第10話 告白、そして寝れない日Ⅱ
月曜日、亜以子に告白された余韻残るまま大学へ行った太一。
そんな太一にこの後嘘みたいな出来事が起こることをまだ誰も知らなかった。
その日の放課後、学内のとある教室で太一を待っていたのは、テニスサークルの先輩である長谷川礼那だった。
「太一くん、いきなり呼び出してごめんね」
「どうしたんですか?礼那先輩」
「ちょっとね、今日はサークルのことではないんだけど・・・太一くんに伝えたいことがあって」
「私がサークル初日に太一くんにテニスを教えたじゃない?」
「はい」
「そしたら太一くん、みるみるうちに上達して・・・そんな太一くんを見てたらかっこいいなと思いだした自分がいて・・・」
この時、数日前に起きた亜以子との出来事が太一の脳裏をよぎった。
「こんな私でよければ・・・付き合ってくれませんか!」
その日の夜、自分のアパートに着くなり太一はベッドに横たわり、この数日間に二度も起こった信じられないような出来事を振り返っていた。

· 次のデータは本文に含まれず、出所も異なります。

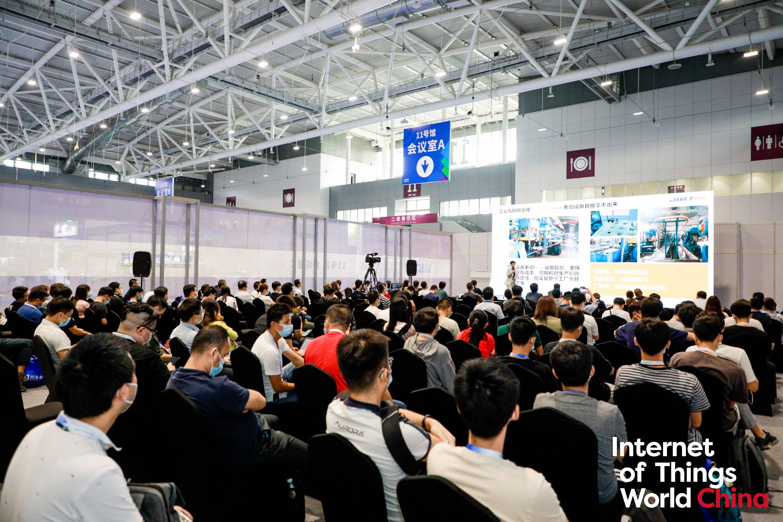 嘉泰智能受邀出席IoT World中国站研讨会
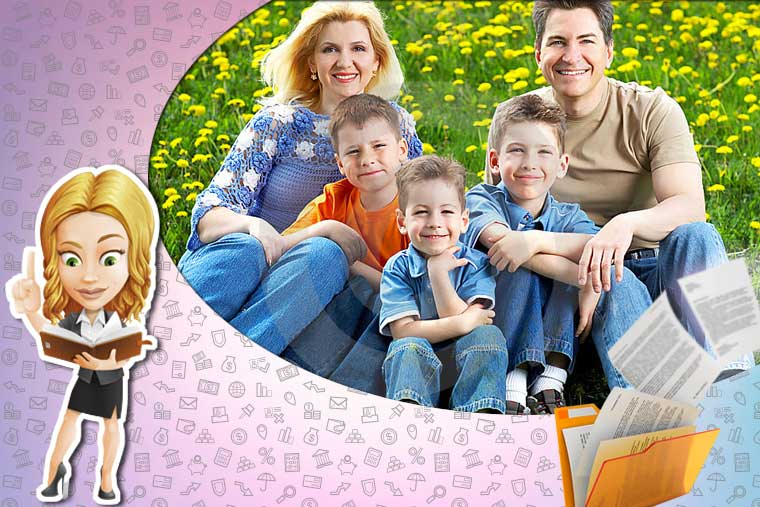 Оказание помощи многодетным семьям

(ま、まさか、小さい頃から本が友達、俺から本をとってしまえば何のとりえも残らないような男が、女子に続けざまに告白されるなんて。)
気づけば時計は深夜の1:00を回っていたが、亜以子に告白されたときと同じように、このことが一晩中頭から離れなかった太一は、この日も結局一睡もできずに翌日の朝を迎えるのだった。